Leur histoire a déclenché un torrent d'indignation, des manifestations, et poussé des milliers de femmes à parler.
"Tout le monde a une tolérance différente à la douleur", a balayé la ministre de la Santé serbe, Danica Grujicic.
- 'Hystérique' -
Selon une étude parue en 2022 et fondée sur des centaines de témoignages, les femmes serbes sont régulièrement victimes de violence dans les maternités - qu'il s'agisse d'expression abdominale, d'actes réalisés sans consentement...
Insultes, cris et humiliations sont aussi fréquents, selon cette étude. Jusque dans la plus grande clinique obstétrique de Belgrade.
"Souvent, les soignants agissent contre la volonté des patientes", écrivent les auteurs du rapport. "Les patientes sont attachées avec des sangles si elles se plaignent de la douleur, et après l'accouchement, les épisiotomies sans anesthésie sont courantes".
Les femmes qui avortent sont elles aussi soumises à des traitement dégradants - "laissées seules, obligées d’avorter dans leur lit", parfois dans des chambres qu'elles partagent avec des femmes enceintes.
Biljana Brankovic, 37 ans, en a fait l'amère expérience.
En 2021, cette habitante de Belgrade a du interrompre sa grossesse à 24 semaines, après la découverte de très graves malformations sur le foetus.
Mais une fois à la clinique, l'équipe médicale l'a ignorée - trop occupée à regarder la télévision, raconte-t-elle à l'AFP. "Arrêtez d'être hystérique !", lui a-t-on dit lorsqu'elle a appelé à l'aide.

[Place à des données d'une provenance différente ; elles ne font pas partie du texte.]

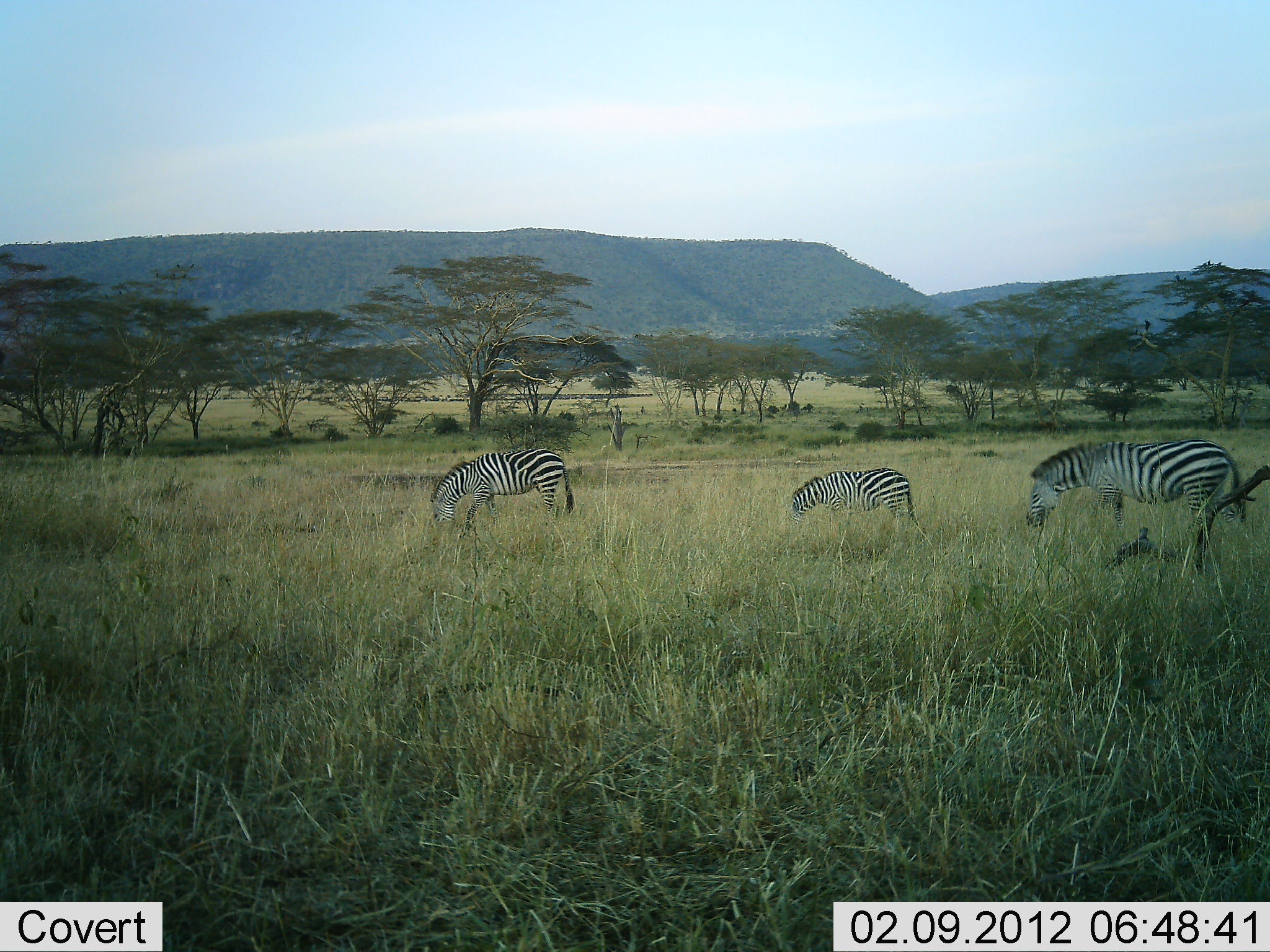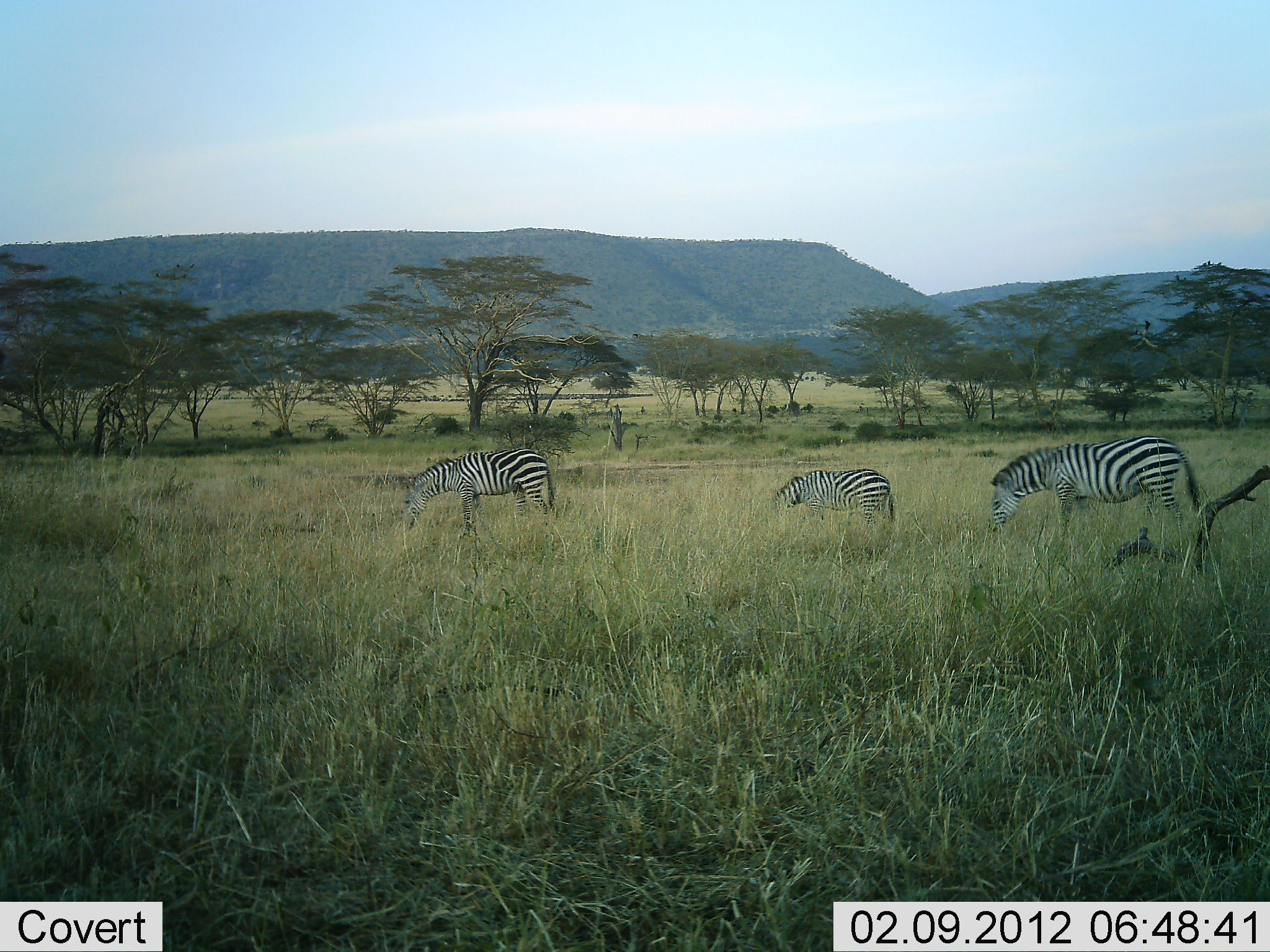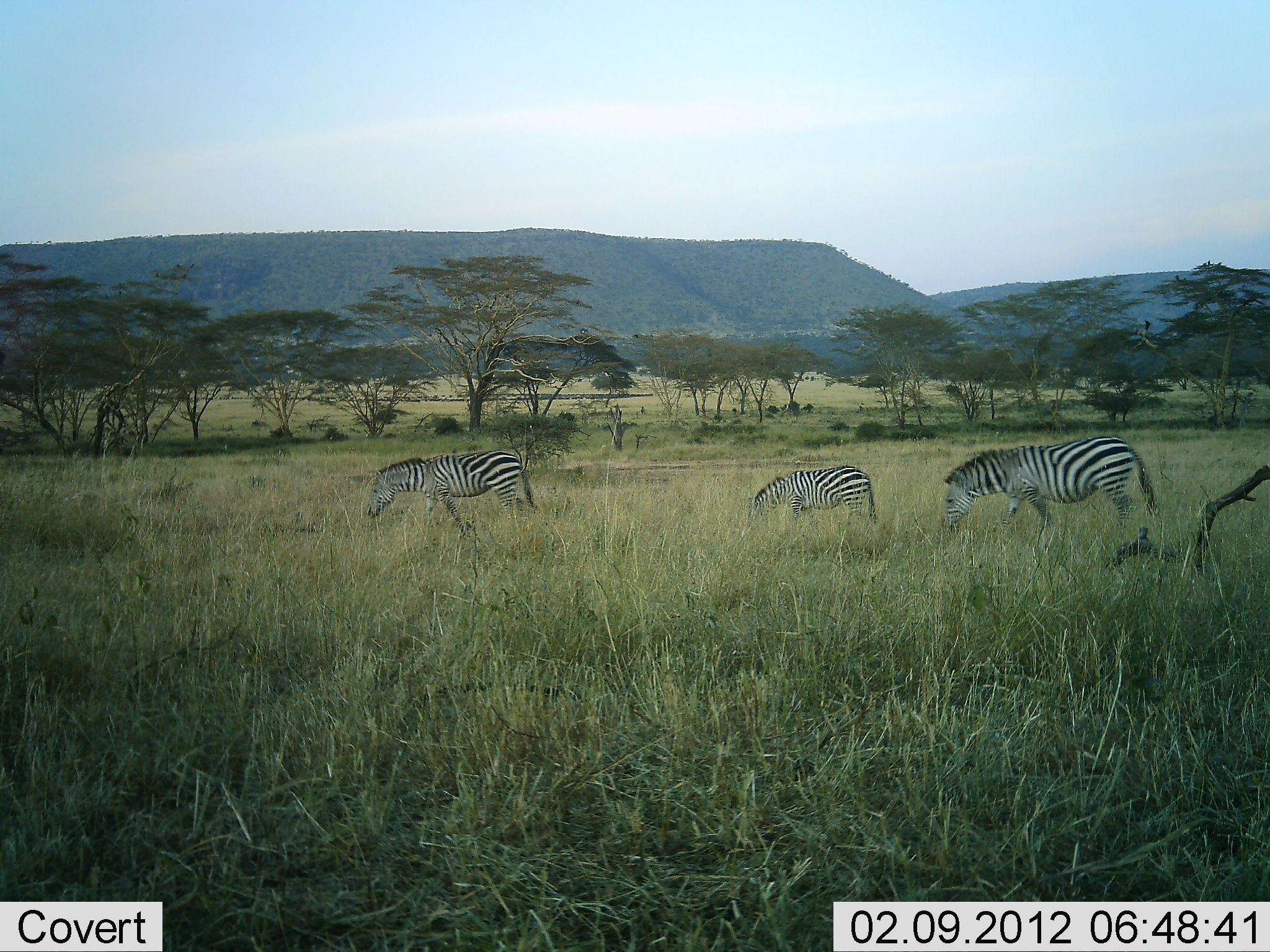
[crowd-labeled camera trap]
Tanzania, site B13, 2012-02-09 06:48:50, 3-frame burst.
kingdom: Animalia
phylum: Chordata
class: Mammalia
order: Perissodactyla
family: Equidae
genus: Equus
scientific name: Equus quagga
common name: plains zebra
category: zebra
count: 3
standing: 10%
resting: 0%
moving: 75%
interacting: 0%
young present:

"Dix minutes plus tard, j'ai senti les contractions. Seule, sans personnes autour. Ni infirmier, ni docteur".
"J'ai hurlé pendant 10 minutes", ajoute-t-elle. "Mais je n'avais aucun intérêt pour eux, puisque mon enfant était mort".
L'équipe médicale lui a ensuite fait un curetage sans anesthésie, qui l'a rendue stérile, selon trois rapports médicaux.
- 'Peur' -
Une gynécologue a bien voulu parler à l'AFP, sous couvert d'anonymat - et reconnu les problèmes soulevés par le rapport. Tout en affirmant que la plupart des médecins "font bien leur travail".
"Les hôpitaux doivent documenter les cas d'abus. La responsabilité incombe à ceux qui dirigent les institutions, et ne sanctionnent personne lorsque des erreurs ont lieu en salle d’accouchement", dit-elle.
Mais sans aucune réforme en vue, et le désintérêt d'une partie de la classe politique, les femmes serbes qui veulent un enfant n'ont d'autre choix que la peur.
Sladjana Spasojevic, dont le terme est prévu dans quelques semaine, ne sait toujours pas où elle veut accoucher. Les souvenirs de la naissance de son premier enfant la hantent encore.
"Ma plus grande peur, c'est que je ne sais pas où aller. J'ai peur d'aller à l’hôpital, et de finir avec le même médecin".